I went upstairs, vowing vengeance on Zerlina. I could have shaken Hyacinth, poor child, and why? Because her legs were too long, or her skirts too short, or the bow in her hair too large? What a disagreeable, cross-grained professional aunt I was! Or did I miss the hug Hyacinth might have given me?

I was only just ready when the children began to arrive. I flew downstairs and found not only children in every shape and form, but mothers in big hats and trailing skirts, and Frauleins in small hats and skirts curtailed, mademoiselles and nannies. The nannies I handed over to the nursery department, and the mothers and the Frauleins and the mademoiselles I arranged in a dado round the room, making inappropriate remarks to each in turn. No surprise was expressed at the absence of Zerlina.

The children began to dance. There was a particularly painstaking little boy in a white silk shirt and black velvet knickerbockers, very tight in places, who danced assiduously, looking neither to the right nor to the left. "Right leg, To-mus, left leg, To-mus!" came in stentorian tones from a Fraulein in the corner, who suited her actions to her words by the uplifting of the leg corresponding to that recommended to Tomus's consideration, and bringing it down with emphasis on the parquet floor.

By the sudden quickening of leg-action on the part of my painstaking friend, I knew him to be Tomus, and by that only, so many of the boys looked as if they might be Tomus.
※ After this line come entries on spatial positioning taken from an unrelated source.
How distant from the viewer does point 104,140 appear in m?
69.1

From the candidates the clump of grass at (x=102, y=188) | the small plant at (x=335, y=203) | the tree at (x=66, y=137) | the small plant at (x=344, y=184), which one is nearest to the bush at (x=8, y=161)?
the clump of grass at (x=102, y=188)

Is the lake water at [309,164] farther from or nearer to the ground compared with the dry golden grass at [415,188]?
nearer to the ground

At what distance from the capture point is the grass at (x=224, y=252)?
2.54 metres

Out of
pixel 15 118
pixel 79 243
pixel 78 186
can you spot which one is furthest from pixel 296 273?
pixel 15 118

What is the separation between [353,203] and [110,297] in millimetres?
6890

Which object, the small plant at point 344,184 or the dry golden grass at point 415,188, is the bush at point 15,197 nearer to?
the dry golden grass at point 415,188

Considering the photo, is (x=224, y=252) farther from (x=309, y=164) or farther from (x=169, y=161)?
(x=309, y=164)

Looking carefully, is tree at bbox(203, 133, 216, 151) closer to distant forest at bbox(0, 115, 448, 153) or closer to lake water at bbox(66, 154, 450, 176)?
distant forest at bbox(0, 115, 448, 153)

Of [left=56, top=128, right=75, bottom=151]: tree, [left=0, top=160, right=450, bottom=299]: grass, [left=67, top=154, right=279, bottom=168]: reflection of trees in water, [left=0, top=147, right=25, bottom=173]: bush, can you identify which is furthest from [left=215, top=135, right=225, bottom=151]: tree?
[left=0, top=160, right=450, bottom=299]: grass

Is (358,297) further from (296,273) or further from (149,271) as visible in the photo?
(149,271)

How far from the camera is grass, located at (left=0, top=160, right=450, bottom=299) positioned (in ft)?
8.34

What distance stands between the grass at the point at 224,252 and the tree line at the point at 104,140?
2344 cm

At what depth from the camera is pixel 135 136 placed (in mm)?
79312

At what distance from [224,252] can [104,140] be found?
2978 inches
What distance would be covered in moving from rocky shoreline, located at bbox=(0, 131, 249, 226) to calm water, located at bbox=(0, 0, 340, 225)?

The real Tomus asserted himself manfully, however, by using the exactly opposite leg to that ordered by Fraulein. I liked this spirit of independence, and determined to make friends with him so soon as that dance should be over. I took the liberty of introducing myself; he made no remark but took me by the hand and led me out on to the landing, and there he found two chairs in the orthodox position. Into one of these he wriggled himself by a backward and upward movement, and I sat in the other. How absurdly easy it is for a grown-up to sit down! I waited for Thomas to make a remark; I might be waiting still, if I had not made a beginning. He looked at me under his eyelashes, and tried not to smile. It was an effort, I could see, and I could tell just where the dimples would come. When the effort became too great and the dimples asserted themselves beyond recall, he looked away and put out a minute portion of his tongue. Having done that, he subsided into grave self-possession.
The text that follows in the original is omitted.